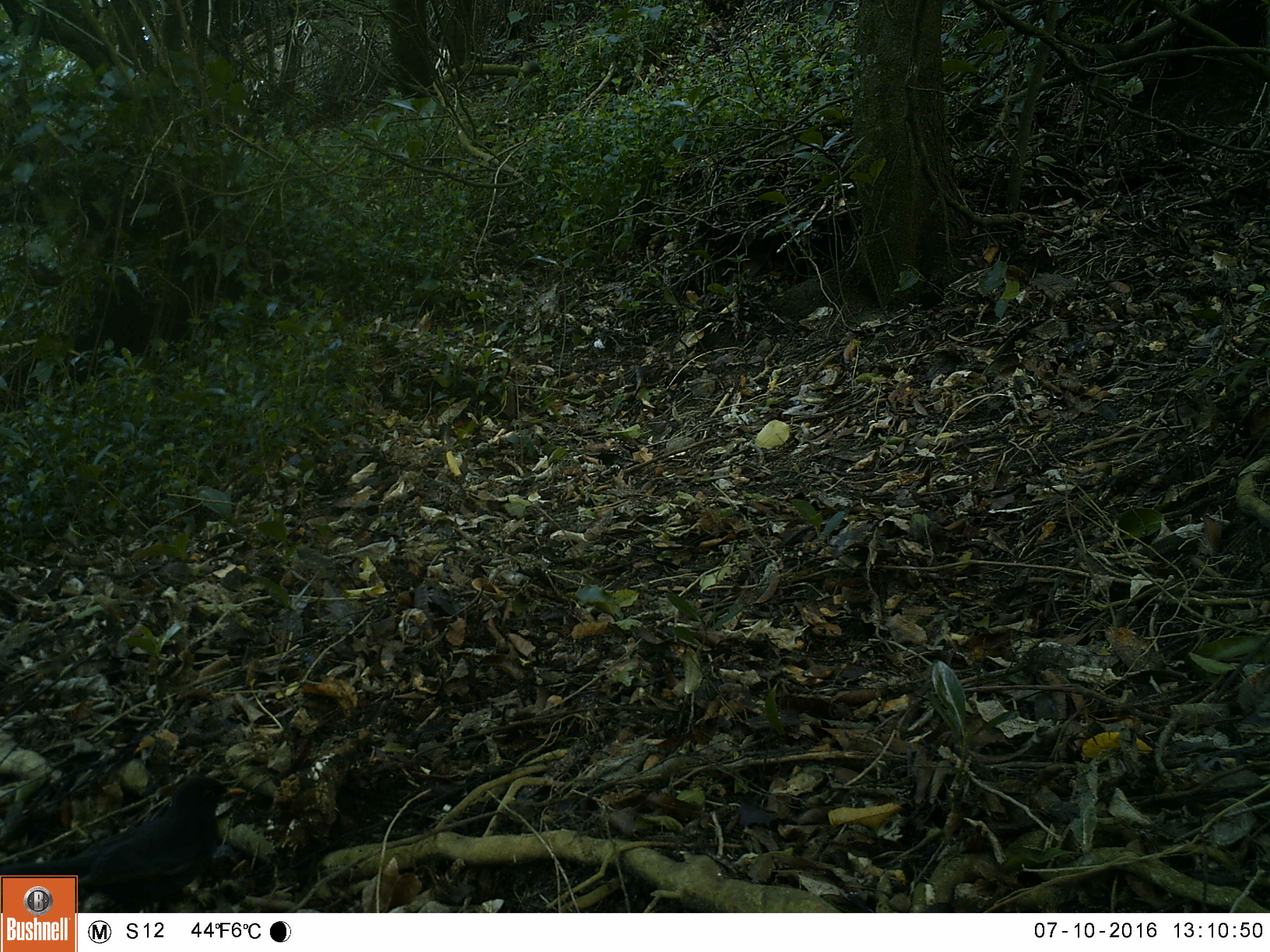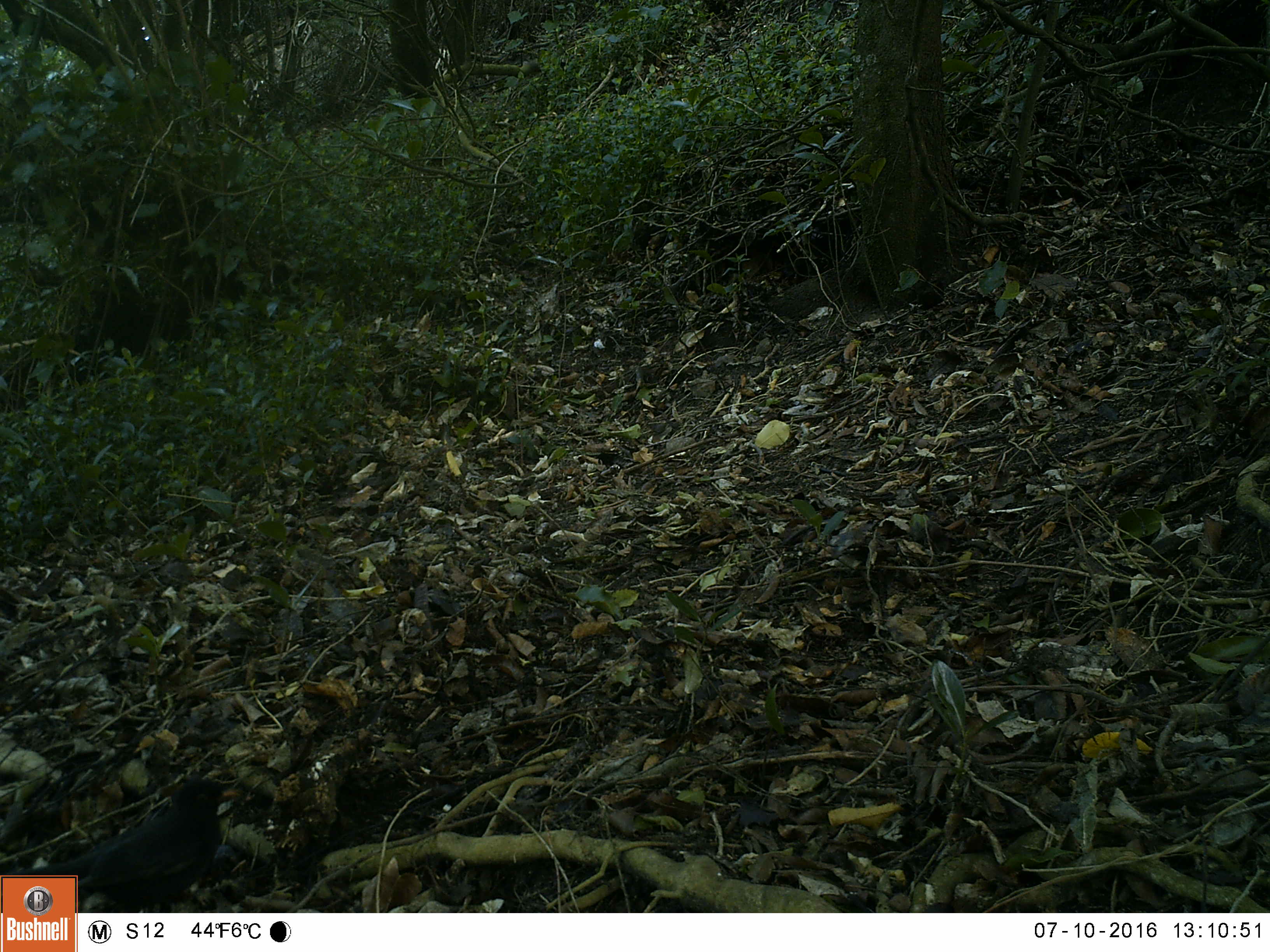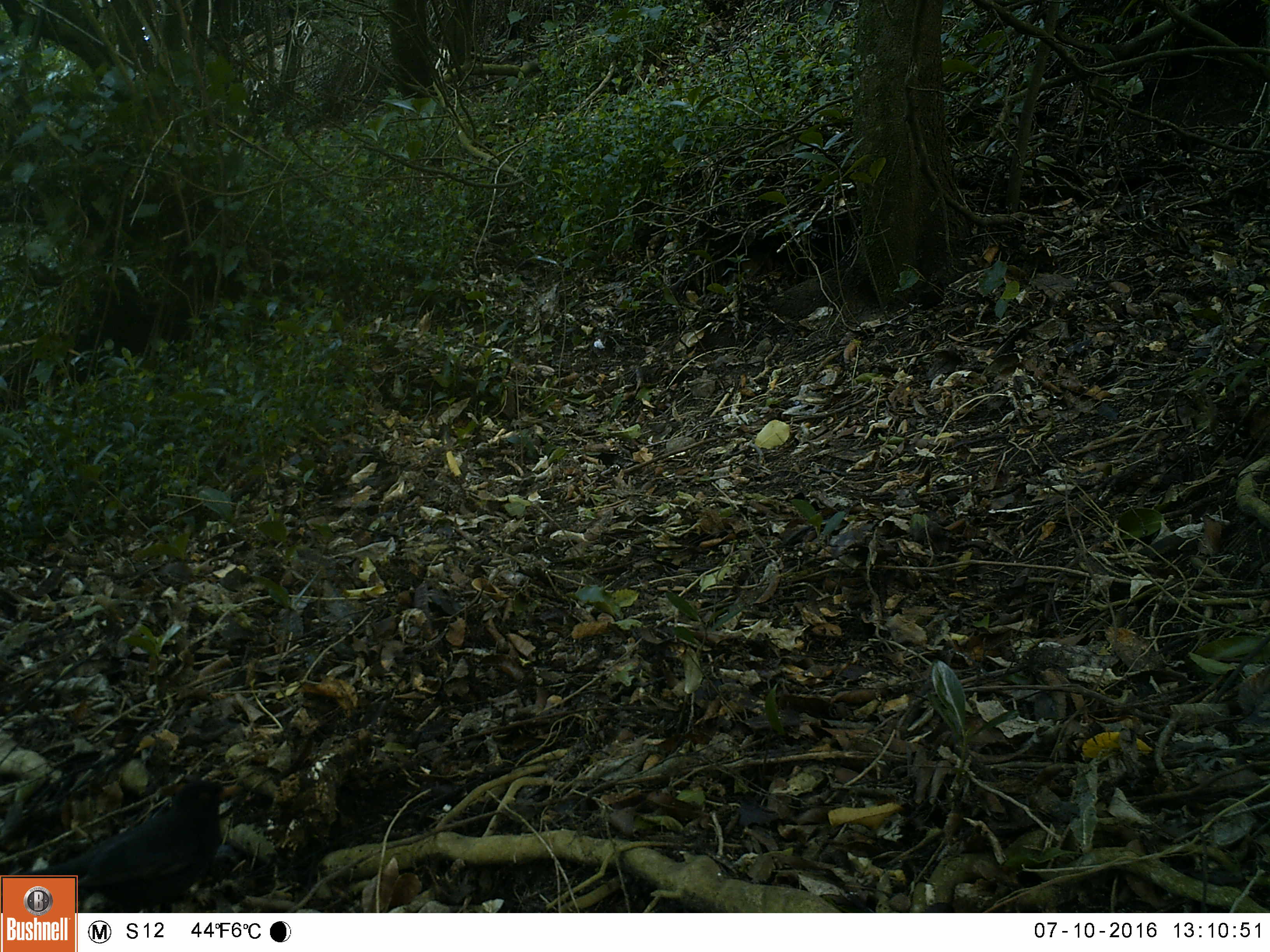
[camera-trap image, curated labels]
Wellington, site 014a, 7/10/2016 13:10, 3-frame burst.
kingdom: Animalia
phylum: Chordata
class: Aves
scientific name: Aves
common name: bird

* ASSIGNMENT
Every line of the listing is to be retyped exactly; pictures stay out.

* WRITTEN ANSWER
[camera-trap image, curated labels]
Wellington, site 014a, 7/10/2016 13:10, 3-frame burst.
kingdom: Animalia
phylum: Chordata
class: Aves
scientific name: Aves
common name: bird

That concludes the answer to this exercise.